The jurisdiction of the Office of the Special Prosecutor is therefore strictly provided for under the Act. It is more restrictive than any other anti-corruption agency I have come across.
Apart from the challenges which the Office has faced since the assumption of Office of the Special Prosecutor, the foregoing explains why the Office is not investigating the several alleged suspected offences perceived to have been committed by particular ministers of state and operatives under the present Government and previous Governments. The Office does not and cannot investigate financial and economic offences in which no evidence of corruption can be demonstrated from the beginning.
This explains why the Office cannot investigate the alleged commission of offences contained in any draft or final 1999 Forensic Audits of SSNIT reports by an alleged minister in the Government, the recent bank scandals, and BOST allegations which do not point to the suspected commission of corruption and corruption-related offence. Just give the Office personal knowledge of facts to support an abuse of public office for private gain and the Office will take up the investigations. But do not politicize the work of the Office by dragging it into media propaganda. What happened since 1999 that an alleged offence committed around that year has not been investigated by any previous Government? The remit of an independent anti-corruption agency is not to dabble in politics.”

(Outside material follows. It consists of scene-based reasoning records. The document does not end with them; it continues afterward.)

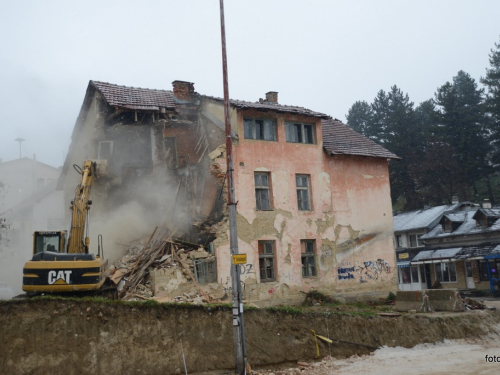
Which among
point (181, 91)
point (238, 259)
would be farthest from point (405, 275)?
point (238, 259)

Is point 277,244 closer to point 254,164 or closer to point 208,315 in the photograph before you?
point 254,164

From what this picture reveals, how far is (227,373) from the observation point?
13.8 m

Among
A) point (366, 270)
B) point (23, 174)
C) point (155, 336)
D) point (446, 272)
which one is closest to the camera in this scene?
point (155, 336)

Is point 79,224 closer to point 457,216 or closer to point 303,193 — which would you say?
point 303,193

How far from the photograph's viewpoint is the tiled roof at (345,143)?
2505 cm

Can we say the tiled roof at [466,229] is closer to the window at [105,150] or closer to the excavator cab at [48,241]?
the window at [105,150]

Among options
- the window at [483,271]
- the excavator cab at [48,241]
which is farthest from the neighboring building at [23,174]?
the window at [483,271]

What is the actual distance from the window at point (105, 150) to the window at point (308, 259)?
1009 cm

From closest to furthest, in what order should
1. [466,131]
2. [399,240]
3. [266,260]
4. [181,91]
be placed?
[266,260] < [181,91] < [399,240] < [466,131]

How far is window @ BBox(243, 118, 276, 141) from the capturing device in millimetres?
22656

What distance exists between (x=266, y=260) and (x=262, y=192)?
121 inches

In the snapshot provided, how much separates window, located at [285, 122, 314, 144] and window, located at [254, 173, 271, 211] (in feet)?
8.01

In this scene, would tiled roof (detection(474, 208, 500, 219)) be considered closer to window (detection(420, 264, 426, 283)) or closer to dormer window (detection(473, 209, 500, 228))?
dormer window (detection(473, 209, 500, 228))

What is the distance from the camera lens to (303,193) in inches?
934
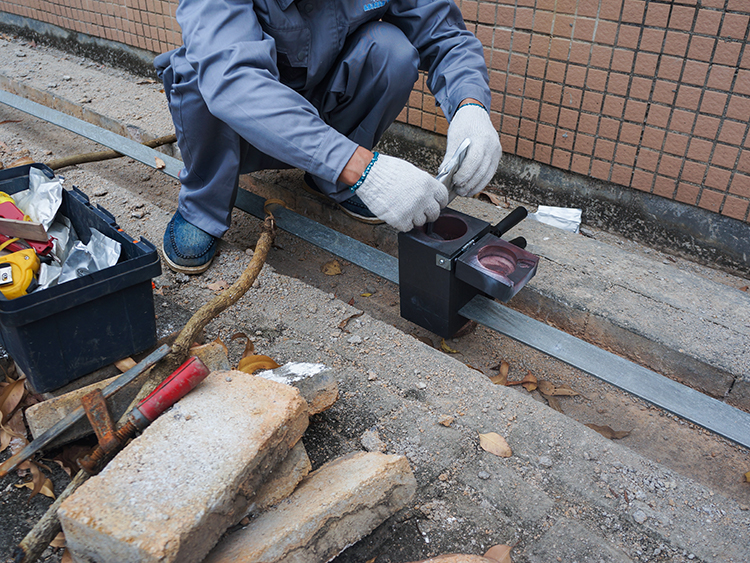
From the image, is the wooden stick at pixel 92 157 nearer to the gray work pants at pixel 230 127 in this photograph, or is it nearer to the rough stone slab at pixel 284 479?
the gray work pants at pixel 230 127

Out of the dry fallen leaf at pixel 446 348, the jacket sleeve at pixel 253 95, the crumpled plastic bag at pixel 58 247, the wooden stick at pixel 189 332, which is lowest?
the dry fallen leaf at pixel 446 348

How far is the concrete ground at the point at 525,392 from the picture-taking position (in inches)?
61.8

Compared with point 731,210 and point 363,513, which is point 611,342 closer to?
point 731,210

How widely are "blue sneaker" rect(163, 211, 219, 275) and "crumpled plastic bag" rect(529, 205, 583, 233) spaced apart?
1.71m

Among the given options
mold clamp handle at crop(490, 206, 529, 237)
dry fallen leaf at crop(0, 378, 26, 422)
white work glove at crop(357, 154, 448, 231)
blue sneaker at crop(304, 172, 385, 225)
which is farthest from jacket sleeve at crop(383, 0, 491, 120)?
dry fallen leaf at crop(0, 378, 26, 422)

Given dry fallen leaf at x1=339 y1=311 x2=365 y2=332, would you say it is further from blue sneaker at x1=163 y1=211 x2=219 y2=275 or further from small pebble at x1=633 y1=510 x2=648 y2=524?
small pebble at x1=633 y1=510 x2=648 y2=524

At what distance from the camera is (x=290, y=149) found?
1985mm

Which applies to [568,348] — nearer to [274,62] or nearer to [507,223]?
[507,223]

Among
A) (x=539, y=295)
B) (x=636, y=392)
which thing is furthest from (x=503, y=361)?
(x=636, y=392)

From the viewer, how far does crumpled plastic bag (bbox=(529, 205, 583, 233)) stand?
3164 millimetres

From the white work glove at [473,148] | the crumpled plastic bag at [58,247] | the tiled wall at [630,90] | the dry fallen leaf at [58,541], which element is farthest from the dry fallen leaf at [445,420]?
the tiled wall at [630,90]

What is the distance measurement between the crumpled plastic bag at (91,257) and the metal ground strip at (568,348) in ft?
3.43

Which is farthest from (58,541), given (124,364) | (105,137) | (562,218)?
(105,137)

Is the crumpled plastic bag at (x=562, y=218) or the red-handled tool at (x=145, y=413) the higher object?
the red-handled tool at (x=145, y=413)
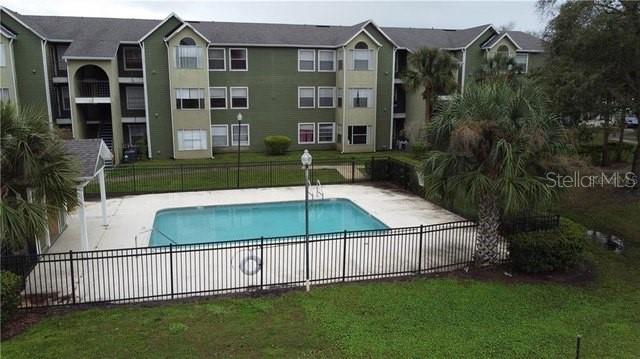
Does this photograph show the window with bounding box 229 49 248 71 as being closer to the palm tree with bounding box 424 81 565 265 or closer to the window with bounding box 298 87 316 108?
the window with bounding box 298 87 316 108

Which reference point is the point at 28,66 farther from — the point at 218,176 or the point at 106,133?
the point at 218,176

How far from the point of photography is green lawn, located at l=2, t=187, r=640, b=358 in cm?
899

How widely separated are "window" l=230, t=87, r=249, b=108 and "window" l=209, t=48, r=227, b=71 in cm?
178

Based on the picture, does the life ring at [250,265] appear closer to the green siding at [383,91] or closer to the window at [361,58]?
the window at [361,58]

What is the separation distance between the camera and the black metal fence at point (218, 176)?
24734 mm

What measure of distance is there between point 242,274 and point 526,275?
754 centimetres

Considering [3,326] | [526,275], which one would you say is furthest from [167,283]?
[526,275]

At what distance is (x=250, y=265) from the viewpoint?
13.9m

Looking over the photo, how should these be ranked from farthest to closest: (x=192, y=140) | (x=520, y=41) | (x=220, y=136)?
(x=520, y=41) < (x=220, y=136) < (x=192, y=140)

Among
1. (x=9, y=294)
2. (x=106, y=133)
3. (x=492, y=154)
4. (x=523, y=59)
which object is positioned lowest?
(x=9, y=294)

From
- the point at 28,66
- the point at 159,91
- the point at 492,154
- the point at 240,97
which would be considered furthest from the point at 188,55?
the point at 492,154

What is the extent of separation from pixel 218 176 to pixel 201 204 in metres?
5.43

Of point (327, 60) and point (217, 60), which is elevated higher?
point (327, 60)

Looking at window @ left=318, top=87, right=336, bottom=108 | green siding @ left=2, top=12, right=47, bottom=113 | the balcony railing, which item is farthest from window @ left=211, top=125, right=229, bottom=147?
green siding @ left=2, top=12, right=47, bottom=113
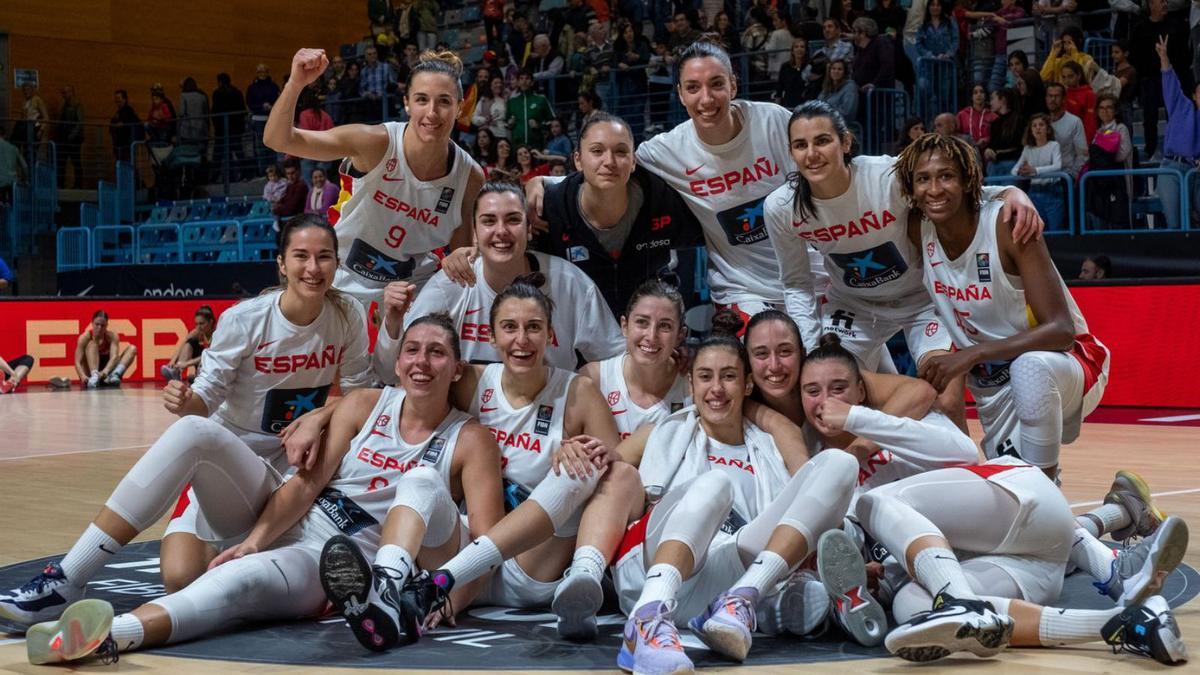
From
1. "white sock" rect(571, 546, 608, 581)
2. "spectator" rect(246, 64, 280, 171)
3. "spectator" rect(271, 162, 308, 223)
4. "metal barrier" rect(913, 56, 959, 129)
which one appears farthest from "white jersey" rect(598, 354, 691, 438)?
"spectator" rect(246, 64, 280, 171)

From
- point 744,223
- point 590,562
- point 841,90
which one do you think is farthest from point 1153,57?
point 590,562

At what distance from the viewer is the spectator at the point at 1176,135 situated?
1126cm

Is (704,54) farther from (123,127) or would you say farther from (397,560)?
(123,127)

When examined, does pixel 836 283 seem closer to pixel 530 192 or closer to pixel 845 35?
pixel 530 192

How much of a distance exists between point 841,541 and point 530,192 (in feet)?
8.69

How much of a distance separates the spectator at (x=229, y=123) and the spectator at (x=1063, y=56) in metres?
12.0

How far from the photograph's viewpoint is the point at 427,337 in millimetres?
4848

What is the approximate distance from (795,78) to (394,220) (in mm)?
7881

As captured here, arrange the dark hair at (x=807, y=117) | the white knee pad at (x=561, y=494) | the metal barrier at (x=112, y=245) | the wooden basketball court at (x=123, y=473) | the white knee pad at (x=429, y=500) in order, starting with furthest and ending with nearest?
the metal barrier at (x=112, y=245) < the dark hair at (x=807, y=117) < the white knee pad at (x=561, y=494) < the white knee pad at (x=429, y=500) < the wooden basketball court at (x=123, y=473)

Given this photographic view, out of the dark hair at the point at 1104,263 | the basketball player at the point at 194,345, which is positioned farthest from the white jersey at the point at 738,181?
the basketball player at the point at 194,345

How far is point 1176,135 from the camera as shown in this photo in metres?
11.4

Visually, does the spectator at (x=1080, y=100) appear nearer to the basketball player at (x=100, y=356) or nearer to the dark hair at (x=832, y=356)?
the dark hair at (x=832, y=356)

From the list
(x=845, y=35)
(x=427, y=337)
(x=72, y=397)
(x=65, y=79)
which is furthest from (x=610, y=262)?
(x=65, y=79)

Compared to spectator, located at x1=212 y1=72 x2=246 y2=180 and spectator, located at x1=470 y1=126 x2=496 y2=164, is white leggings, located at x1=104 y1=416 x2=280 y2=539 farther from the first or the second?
spectator, located at x1=212 y1=72 x2=246 y2=180
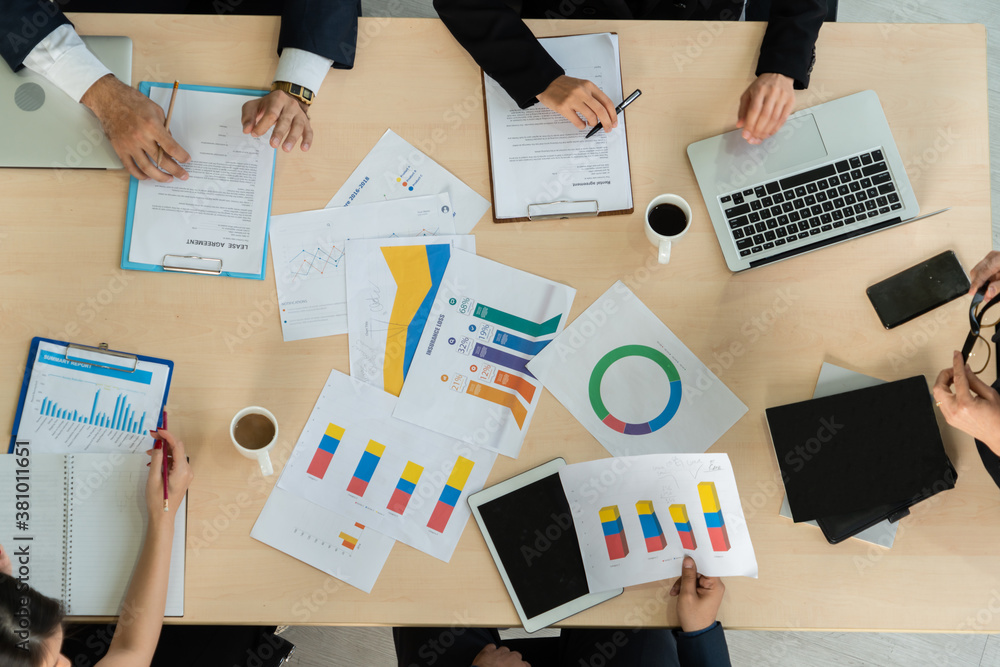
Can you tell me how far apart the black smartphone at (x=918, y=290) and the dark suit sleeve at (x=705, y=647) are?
61 centimetres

I plead with all anti-corruption civil society members to help in enlightening ordinary members of the public about the limited jurisdiction of the Office of the Special Prosecutor so that they do not lose confidence in the Office for not investigating cases for which it has clearly no jurisdiction. Creating serious and deliberate misperception about the jurisdiction of the Office is one sure way those who fear anti-corruption activism can kill trust in the Office.